Prerequisites
This lab should be done after the talk MPI Point to Point Communication II. You should complete the Basics of MPI Programming module and lab exercise before starting this tutorial.
Overview
This lab will familiarize you with the four communication modes available for point-to-point message passing in MPI (synchronous, ready, buffered, and standard).
Exercise
- Create an empty subdirectory to work in so that the files from this exercise do not get mixed up with your other files. In our example, we call this subdirectory "Lab".
H:
mkdir H:\users\your_userid\Lab
cd H:\users\your_userid\Lab
- Copy all lab files found in
- H:\VWlabs\MPI\Pt2Pt2\Lab1
to your home directory (or subdirectory) on H:, e.g.
- copy H:\VWlabs\MPI\Pt2Pt2\Lab1\* H:\Users\your_userid\Lab\
- Create and submit a two node batch script. For the remainder of this exercise, edit and compile your programs on one of the login nodes, and run them on the nodes you are allocated.
Exercise 1
C lab files:
Fortran90 lab files:
This exercise looks at one piece of information that relates to the relative performance of the four communication modes (synchronous, ready, buffered, and standard): the minimum time spent at a blocking send call. Note that this is not a measure of the time for the communication to complete, or even a measure of the total system overhead.
The blocksends program reports the elapsed (wallclock) time spent at blocking send calls for the four communication modes. All receives are posted before any messages are sent. Different relative timings might be obtained if receives are not posted first.
- Read through the program and observe the similarity in syntax between the send calls, the extra steps needed to set up a buffered send, and the use of non-blocking receives.
- Compile the program using one of the Makefiles:
- For C: nmake /f cbrcv.mak blocksends.exe
- For Fortran: nmake /f fbrcv.mak blocksends.exe
- Run the program on 2 processors using different message lengths. The commands are:
- mpirun -np 2 blocksends.exe message_length_in_number_of_floats(reals)
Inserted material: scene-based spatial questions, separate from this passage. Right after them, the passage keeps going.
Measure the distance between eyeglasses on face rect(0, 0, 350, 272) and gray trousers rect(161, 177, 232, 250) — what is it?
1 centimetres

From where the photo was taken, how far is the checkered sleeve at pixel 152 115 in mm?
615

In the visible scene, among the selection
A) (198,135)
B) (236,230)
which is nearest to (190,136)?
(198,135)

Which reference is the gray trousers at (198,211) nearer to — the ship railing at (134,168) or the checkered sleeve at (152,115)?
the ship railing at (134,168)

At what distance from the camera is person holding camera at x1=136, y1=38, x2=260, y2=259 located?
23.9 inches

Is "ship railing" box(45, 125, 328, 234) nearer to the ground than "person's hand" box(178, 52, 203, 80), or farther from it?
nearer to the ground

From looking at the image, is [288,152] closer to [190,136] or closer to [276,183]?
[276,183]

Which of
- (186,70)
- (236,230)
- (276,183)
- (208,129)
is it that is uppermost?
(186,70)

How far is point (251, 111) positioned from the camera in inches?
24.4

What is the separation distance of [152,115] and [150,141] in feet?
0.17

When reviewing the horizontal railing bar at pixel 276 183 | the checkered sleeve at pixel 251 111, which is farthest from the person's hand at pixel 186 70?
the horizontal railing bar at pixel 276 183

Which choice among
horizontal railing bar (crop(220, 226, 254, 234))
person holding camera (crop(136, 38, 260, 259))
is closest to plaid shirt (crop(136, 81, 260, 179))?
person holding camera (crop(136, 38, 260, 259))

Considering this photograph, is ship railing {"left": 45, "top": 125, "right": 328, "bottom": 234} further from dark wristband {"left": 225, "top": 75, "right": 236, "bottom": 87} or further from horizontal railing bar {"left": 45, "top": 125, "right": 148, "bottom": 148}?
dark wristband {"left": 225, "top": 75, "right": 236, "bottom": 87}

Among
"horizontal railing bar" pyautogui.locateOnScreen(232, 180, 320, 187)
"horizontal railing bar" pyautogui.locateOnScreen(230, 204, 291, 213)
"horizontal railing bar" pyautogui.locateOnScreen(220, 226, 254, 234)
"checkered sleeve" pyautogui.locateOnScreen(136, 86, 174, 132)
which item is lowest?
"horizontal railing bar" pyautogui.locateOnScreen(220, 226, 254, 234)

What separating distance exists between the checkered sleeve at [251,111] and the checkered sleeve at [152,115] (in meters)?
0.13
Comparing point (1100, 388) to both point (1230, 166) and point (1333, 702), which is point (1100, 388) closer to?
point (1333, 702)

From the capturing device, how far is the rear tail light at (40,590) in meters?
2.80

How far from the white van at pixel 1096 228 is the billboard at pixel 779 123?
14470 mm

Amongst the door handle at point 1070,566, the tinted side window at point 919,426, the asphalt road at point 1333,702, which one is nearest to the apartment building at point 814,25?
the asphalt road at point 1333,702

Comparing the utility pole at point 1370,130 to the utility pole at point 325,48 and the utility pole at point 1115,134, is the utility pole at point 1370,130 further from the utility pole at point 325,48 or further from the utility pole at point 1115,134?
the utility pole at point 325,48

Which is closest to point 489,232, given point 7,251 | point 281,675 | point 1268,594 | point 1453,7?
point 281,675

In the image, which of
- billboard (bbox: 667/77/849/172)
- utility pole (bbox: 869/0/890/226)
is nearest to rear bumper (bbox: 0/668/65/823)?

Note the time spent at the blocking send for the different communication modes. You may need to do several runs to get a representative timing.
Exercise 2
C lab files:
Fortran lab files:
This exercise demonstrates that replacement of a blocking receive with a non-blocking receive can reduce the synchronization overhead for a corresponding standard blocking send, for message sizes greater than 8KB (default buffer size for VIA communications).
brecv.exe is a very bogus program in which task 0 does a blocking send, and task 1 sleeps for ten seconds before executing a blocking receive. The sleep call is intended to simulate time spent in useful computation.
Both the C and Fortran programs call the new_sleep() function to simulate some computations.
- Compile the brecv.exe program.
for C Language :
- nmake /f cbrcv.mak brecv.exe
or for F90 :
- nmake /f fbrcv.mak brecv.exe
Specify that two nodes will be used, and run the program. It will report the time spent by task 0 on the blocking send.
- Edit brecv.c (or brecv.f90) to replace the blocking receive with an MPI_Wait call. Post a non-blocking receive before the sleep. Compile and run the code.
- Compile the new program (nbrecv.exe):
for C Language :
- nmake /f cbrcv.mak nbrecv.exe
or for F90 :
- nmake /f fbrcv.mak nbrecv.exe
Specify that two nodes will be used, and run the program. It will report the time spent by task 0 on the non-blocking send.
- Analyze the big difference between brecv.exe and nbrecv.exe when specifying a value within vs above the VIA buffer limit. (2048*4 Bytes - default VIA buffer):
- mpirun -np 2 brecv.exe 2048
- mpirun -np 2 brecv.exe 2049
- mpirun -np 2 nbrecv.exe 2048
- mpirun -np 2 nbrecv.exe 2049
Solution
Cleanup
When you are done running programs, delete your subfolder on the T: drives. From a login node, return the nodes to the pool using the ccrm command. You may also wish to delete any files you copied into your \Lab\ folder on H:.